- Work instruction
Render the items in the part that opens with the line containing "Branson Cabina |" and closes with the line containing "Bed in West Ridge Bed & Breakfast" as a numbered list, including both of those lines and omitting blank lines. Give only the text of each item, without the pictures.

- Provided records
○ ○ ○

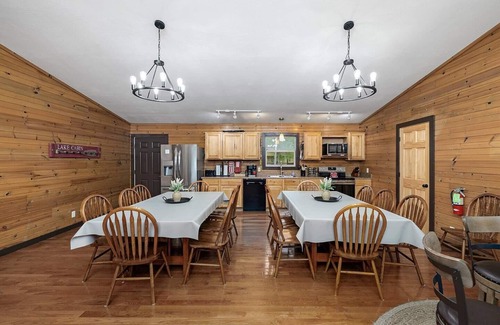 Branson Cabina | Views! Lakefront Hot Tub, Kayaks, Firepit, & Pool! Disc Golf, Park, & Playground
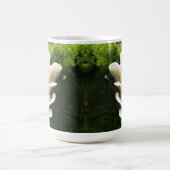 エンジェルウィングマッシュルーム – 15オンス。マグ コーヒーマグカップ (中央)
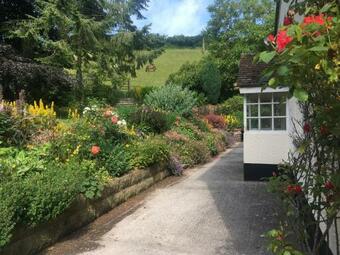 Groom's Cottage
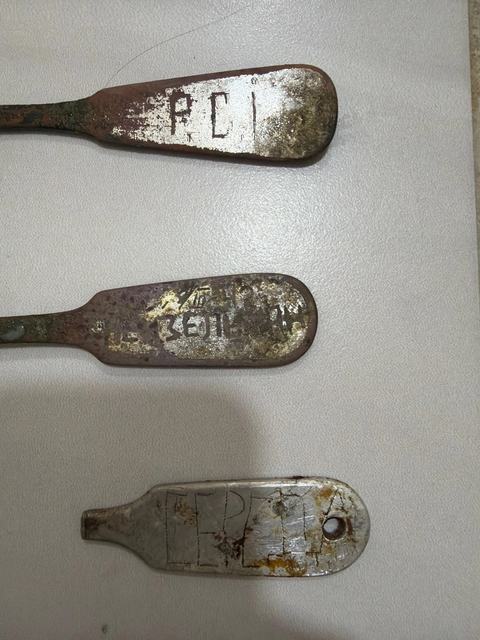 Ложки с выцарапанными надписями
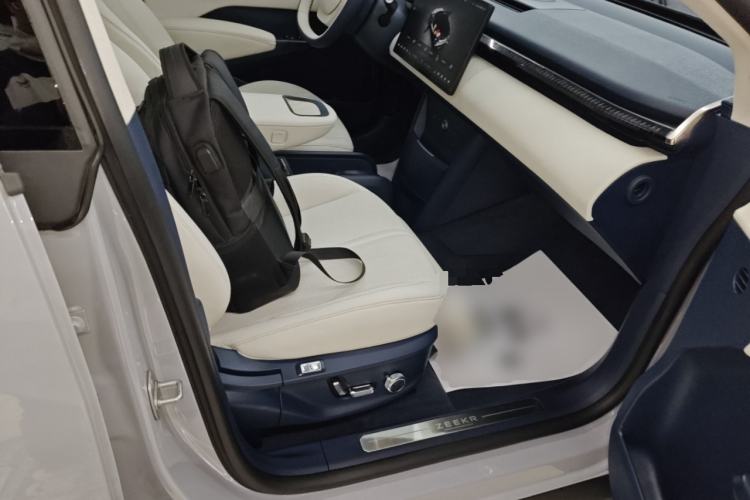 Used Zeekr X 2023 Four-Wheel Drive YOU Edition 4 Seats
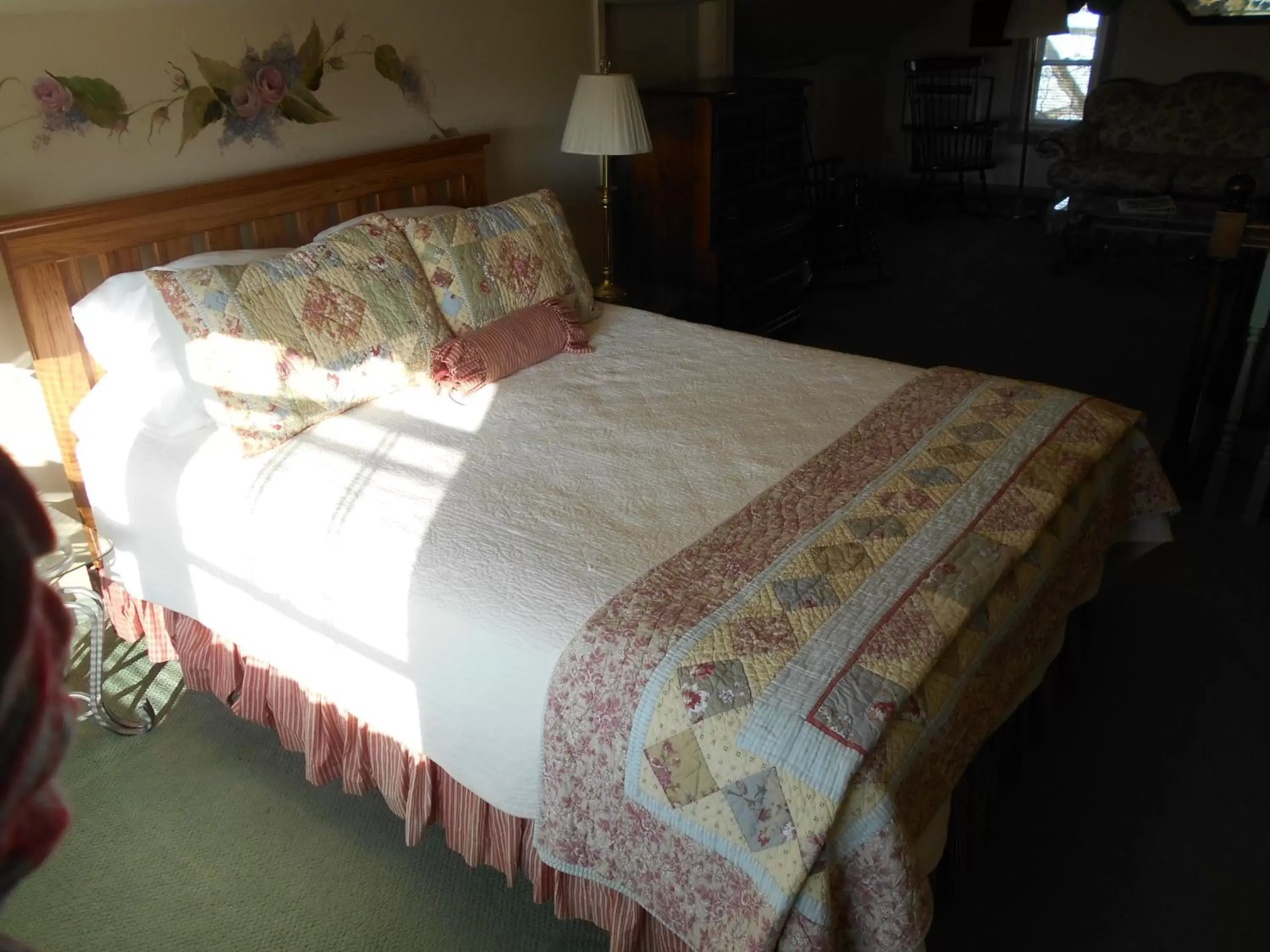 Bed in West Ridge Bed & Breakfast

○ ○ ○

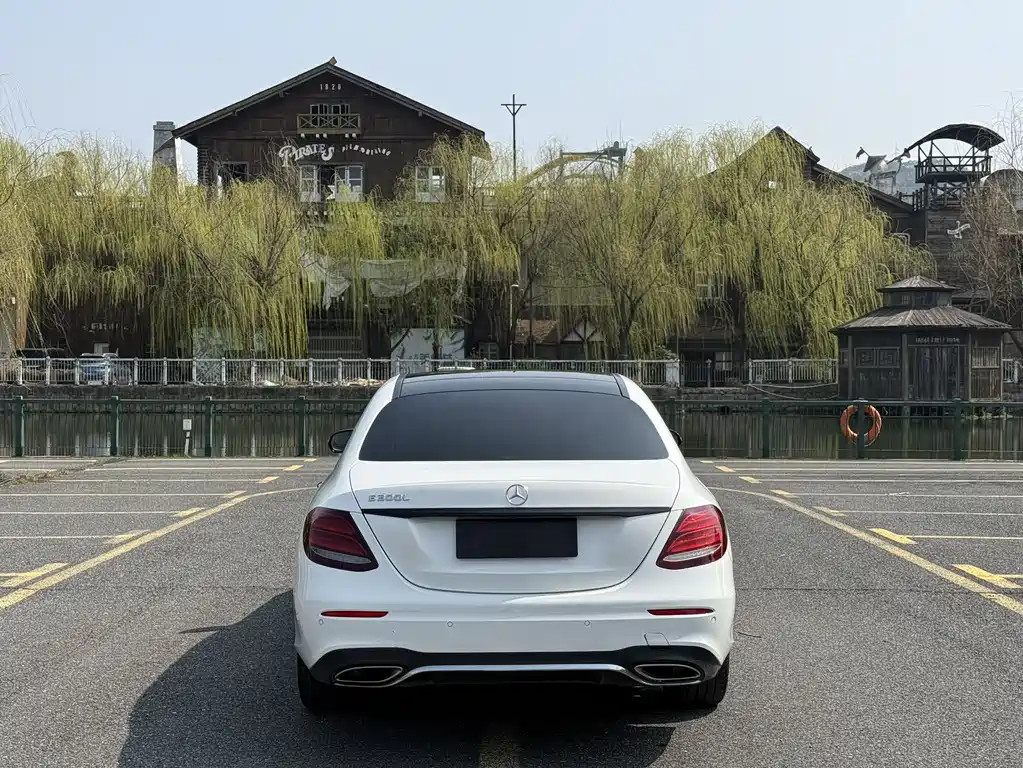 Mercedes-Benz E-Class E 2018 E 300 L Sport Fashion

○ ○ ○

- Output of the exercise
1.  Branson Cabina | Views! Lakefront Hot Tub, Kayaks, Firepit, & Pool! Disc Golf, Park, & Playground
2.  エンジェルウィングマッシュルーム – 15オンス。マグ コーヒーマグカップ (中央)
3.  Groom's Cottage
4.  Ложки с выцарапанными надписями
5.  Used Zeekr X 2023 Four-Wheel Drive YOU Edition 4 Seats
6.  Bed in West Ridge Bed & Breakfast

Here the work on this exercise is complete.